The Article: Luo, J., Chen, Y., Narsavage, G. L., and Ducatman, A. (2012). Predictors of survival in patients with non-small cell lung cancer. Oncology Nursing Forum, 39(6): 609-616.

Big Idea: Lung cancer remains the leading cause of cancer deaths both in the U.S. and worldwide. Non-small cell lung cancer (NSCLC) makes up 80%-85% of lung cancers. Patients typically present with advanced stages, and the median survival time is 4 to 15 months. Chemotherapy slightly increases five-year survival rates. The authors retrospectively studied several factors of 110 rural-Appalachian hospitalized NSCLC patients’ charts to determine one-year overall survival outcomes.

Survey Says!: The researchers found several significant predictive factors of NSCLC one-year survival including: low BMI, elevated neutrophil counts, elevated platelet counts, and advanced cancer stage.

Quotable: “The current study confirmed that cancer staging and low BMI are powerful predictive factors of survival” (p. 613).

“As with elevated neutrophil counts, elevated platelets also may have inflammatory significance; whether inflammation relates directly to prognosis or is merely associated warrants further exploration” (p. 614).

“The study findings were limited to investigating short-term (one year) lung cancer survival rather than long-term survival outcomes. However, in predicting short-term lung cancer survival, the study results demonstrated significant clinical prognostic factors that could be meaningful in clinical trial research with survival outcomes, clinical care, and related areas for treatment” (p. 614).

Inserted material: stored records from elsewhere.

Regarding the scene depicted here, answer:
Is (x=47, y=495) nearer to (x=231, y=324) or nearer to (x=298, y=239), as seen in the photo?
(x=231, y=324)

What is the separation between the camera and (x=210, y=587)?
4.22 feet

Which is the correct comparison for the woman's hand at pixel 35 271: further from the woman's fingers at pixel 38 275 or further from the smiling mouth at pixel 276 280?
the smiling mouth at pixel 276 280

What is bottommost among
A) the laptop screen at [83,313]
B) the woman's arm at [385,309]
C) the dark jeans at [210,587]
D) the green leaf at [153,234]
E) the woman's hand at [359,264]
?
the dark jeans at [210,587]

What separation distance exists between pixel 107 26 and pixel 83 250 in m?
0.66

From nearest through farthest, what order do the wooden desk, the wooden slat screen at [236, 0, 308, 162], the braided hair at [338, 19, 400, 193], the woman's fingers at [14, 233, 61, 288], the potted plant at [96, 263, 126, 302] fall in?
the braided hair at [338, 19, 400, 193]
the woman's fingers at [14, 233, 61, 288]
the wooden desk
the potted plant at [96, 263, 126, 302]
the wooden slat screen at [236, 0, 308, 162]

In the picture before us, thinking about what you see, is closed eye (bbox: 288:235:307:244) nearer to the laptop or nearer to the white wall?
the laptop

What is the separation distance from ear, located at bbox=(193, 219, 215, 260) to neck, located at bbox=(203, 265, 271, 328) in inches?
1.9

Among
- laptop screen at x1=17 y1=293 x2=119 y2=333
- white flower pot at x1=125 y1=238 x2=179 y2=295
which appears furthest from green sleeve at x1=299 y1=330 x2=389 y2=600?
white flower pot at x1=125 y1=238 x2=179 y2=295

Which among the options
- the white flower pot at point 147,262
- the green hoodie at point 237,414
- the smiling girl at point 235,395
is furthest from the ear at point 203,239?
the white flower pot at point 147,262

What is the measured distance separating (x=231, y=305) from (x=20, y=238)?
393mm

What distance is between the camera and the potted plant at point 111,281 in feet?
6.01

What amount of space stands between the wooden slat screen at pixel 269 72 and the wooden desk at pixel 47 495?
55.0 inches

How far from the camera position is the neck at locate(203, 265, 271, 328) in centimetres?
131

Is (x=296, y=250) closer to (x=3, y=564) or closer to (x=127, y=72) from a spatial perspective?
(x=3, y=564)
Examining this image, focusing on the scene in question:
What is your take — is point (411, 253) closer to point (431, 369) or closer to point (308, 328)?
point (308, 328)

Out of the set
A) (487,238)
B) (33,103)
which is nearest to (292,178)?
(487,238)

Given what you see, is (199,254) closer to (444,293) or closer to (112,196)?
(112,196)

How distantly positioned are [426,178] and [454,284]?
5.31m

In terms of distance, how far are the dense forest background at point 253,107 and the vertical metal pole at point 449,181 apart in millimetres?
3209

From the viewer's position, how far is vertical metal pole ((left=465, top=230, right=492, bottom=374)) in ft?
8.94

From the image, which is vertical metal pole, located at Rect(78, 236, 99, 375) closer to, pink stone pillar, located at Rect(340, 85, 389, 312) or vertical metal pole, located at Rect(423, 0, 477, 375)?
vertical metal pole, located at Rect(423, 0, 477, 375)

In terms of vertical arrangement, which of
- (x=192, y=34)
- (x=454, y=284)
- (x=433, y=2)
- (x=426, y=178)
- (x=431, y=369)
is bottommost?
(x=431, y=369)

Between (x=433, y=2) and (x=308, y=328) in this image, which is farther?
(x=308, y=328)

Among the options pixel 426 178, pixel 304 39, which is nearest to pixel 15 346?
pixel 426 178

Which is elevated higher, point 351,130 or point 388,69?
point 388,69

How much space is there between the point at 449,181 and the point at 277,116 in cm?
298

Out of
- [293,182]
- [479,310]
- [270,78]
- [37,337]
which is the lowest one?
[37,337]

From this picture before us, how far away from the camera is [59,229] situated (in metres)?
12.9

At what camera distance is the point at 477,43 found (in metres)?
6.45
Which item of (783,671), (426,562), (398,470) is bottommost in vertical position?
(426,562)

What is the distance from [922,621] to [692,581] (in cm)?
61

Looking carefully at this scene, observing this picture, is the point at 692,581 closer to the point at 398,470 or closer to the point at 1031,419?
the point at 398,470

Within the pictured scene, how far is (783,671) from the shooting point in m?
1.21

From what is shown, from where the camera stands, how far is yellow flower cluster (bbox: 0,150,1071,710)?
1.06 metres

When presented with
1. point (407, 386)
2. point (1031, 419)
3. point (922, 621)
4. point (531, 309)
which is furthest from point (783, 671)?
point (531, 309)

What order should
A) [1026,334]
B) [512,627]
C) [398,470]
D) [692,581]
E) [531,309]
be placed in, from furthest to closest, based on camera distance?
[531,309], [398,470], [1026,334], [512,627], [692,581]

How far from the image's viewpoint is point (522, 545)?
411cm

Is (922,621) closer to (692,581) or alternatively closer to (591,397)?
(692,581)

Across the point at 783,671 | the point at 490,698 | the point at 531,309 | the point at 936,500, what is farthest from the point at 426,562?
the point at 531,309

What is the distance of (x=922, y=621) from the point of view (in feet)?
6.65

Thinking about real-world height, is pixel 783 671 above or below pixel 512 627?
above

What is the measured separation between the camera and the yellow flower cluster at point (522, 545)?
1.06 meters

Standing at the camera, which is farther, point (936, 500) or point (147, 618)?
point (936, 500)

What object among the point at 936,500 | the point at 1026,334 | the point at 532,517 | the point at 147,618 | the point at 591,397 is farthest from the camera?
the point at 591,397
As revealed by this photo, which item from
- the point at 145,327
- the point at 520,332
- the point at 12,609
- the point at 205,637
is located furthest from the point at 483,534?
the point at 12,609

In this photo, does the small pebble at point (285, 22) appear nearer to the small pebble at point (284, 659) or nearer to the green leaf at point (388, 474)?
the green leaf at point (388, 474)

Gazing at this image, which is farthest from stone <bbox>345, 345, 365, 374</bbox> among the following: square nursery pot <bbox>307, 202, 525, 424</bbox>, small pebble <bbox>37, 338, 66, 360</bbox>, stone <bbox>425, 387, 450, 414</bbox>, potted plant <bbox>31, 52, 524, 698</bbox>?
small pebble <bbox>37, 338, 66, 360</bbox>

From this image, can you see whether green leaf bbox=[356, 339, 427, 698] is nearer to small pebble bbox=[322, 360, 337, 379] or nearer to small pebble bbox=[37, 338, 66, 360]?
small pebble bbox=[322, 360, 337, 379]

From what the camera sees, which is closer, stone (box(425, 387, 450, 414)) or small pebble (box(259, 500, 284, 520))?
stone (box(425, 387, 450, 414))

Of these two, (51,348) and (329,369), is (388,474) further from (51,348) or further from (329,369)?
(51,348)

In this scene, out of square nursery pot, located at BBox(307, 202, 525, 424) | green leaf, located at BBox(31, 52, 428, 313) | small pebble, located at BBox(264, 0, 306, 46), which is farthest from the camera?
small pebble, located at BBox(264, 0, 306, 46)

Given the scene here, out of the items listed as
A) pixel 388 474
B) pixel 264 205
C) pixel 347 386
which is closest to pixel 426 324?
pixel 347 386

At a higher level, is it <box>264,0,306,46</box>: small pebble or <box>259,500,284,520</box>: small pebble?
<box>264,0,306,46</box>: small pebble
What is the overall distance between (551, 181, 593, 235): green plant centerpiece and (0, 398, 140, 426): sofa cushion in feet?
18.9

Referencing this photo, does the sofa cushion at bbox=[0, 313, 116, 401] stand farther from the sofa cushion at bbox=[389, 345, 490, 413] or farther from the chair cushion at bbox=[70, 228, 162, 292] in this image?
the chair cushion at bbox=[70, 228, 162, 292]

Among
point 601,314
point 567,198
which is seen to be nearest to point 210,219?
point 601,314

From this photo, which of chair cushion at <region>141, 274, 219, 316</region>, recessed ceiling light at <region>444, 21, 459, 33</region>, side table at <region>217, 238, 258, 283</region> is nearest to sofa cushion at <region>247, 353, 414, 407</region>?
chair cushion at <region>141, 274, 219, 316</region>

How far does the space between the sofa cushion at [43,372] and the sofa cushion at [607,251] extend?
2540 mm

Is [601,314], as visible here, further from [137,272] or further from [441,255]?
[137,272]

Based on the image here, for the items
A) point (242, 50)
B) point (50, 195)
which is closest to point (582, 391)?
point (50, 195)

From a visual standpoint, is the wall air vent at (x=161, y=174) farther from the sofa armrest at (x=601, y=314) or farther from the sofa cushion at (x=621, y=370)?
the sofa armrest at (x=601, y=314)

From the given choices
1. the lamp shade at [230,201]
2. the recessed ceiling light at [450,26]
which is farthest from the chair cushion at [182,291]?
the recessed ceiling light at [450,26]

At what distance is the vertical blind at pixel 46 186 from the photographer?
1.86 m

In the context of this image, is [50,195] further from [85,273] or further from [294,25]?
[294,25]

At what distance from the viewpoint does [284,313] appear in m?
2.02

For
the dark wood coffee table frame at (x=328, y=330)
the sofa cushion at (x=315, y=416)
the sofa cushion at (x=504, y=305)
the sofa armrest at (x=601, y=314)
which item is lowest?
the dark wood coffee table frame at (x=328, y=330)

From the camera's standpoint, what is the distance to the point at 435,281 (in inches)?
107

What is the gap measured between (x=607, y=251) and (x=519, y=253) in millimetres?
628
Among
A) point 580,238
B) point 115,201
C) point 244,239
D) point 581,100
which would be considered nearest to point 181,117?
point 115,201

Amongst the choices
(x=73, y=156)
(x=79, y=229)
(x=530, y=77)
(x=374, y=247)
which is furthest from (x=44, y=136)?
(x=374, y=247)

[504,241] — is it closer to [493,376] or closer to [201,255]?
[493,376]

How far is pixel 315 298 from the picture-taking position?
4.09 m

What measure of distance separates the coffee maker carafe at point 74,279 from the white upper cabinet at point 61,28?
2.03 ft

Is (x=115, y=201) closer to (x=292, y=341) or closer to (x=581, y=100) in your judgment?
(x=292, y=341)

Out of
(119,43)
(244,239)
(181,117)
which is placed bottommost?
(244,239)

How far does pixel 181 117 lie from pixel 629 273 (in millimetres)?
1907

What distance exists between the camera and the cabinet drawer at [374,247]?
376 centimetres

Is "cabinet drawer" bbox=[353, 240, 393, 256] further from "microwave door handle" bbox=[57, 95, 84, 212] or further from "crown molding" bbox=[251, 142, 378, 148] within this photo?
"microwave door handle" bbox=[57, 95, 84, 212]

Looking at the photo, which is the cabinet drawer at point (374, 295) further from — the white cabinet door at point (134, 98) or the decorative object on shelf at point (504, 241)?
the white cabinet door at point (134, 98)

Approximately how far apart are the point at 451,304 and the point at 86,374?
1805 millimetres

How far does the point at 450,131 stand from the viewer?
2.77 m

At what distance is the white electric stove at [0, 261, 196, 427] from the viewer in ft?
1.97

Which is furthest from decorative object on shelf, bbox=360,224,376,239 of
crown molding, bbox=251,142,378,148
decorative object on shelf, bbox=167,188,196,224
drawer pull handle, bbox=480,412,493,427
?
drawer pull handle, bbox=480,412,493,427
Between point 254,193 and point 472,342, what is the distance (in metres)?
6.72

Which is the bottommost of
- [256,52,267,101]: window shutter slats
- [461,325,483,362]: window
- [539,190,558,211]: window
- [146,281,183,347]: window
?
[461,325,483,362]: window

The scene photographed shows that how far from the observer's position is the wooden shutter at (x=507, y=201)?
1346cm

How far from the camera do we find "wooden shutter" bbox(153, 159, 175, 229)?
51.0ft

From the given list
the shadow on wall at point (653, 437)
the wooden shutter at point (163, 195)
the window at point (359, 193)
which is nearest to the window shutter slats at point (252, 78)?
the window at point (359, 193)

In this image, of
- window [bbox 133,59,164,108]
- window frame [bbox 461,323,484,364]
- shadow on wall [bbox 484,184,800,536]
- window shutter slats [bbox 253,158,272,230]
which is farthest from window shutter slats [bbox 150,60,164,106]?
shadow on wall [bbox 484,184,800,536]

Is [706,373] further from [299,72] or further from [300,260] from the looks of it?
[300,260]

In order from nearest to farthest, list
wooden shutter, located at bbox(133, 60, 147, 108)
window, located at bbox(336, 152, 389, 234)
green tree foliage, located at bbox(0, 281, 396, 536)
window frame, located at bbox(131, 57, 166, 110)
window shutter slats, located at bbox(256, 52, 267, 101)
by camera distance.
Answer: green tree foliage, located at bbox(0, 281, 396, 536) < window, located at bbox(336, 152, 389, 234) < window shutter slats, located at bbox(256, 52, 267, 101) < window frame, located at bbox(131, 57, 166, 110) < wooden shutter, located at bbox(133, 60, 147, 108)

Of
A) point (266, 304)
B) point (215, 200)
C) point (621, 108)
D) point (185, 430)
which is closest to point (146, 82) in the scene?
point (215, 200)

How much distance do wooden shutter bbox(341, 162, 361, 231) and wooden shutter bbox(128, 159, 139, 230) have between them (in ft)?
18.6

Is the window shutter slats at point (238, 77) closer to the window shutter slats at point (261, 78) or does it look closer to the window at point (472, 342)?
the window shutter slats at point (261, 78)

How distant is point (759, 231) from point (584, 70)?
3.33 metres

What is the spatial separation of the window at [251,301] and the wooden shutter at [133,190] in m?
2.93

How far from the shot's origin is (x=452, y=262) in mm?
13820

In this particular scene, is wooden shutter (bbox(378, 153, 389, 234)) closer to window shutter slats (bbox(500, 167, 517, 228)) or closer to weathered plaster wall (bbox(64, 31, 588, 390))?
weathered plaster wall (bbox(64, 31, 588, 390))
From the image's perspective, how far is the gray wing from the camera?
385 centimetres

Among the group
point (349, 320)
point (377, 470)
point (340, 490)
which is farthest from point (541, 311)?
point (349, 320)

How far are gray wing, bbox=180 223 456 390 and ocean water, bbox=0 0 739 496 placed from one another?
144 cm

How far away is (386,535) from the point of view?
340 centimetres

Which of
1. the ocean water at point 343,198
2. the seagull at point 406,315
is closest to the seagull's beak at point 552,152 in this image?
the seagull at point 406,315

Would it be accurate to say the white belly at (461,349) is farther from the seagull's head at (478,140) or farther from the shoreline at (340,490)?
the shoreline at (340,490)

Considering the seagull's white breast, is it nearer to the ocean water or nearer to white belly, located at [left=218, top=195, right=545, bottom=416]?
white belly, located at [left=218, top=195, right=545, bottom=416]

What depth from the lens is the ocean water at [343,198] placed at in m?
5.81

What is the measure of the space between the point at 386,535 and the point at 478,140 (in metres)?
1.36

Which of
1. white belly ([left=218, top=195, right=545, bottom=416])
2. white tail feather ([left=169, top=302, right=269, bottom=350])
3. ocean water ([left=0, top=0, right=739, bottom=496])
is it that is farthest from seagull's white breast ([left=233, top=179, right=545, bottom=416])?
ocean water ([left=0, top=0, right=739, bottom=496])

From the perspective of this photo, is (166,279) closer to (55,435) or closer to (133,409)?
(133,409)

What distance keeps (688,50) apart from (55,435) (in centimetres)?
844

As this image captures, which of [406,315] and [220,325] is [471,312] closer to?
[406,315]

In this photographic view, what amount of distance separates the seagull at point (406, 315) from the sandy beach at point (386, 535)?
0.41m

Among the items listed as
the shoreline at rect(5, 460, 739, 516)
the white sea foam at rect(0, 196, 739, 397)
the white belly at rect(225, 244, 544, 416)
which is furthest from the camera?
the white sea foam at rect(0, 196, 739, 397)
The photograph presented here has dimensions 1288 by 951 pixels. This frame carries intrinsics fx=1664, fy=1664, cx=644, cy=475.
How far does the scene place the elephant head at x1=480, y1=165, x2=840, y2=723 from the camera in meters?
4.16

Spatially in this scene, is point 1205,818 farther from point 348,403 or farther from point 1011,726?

So What?: This article is fascinating to me. I learned a lot about already extensively-studied predictors of NCSLC survival as well as about the Charlson Comorbidity Index, or CCI, a validated comorbidity tool that helps weigh the impact of comorbidities on mortality.

NSCLC is a common cancer diagnosis with a relatively poor prognosis. It’s important for oncology professionals to understand predictors of survival – common parameters – in order to create early interventions impacting those predictors.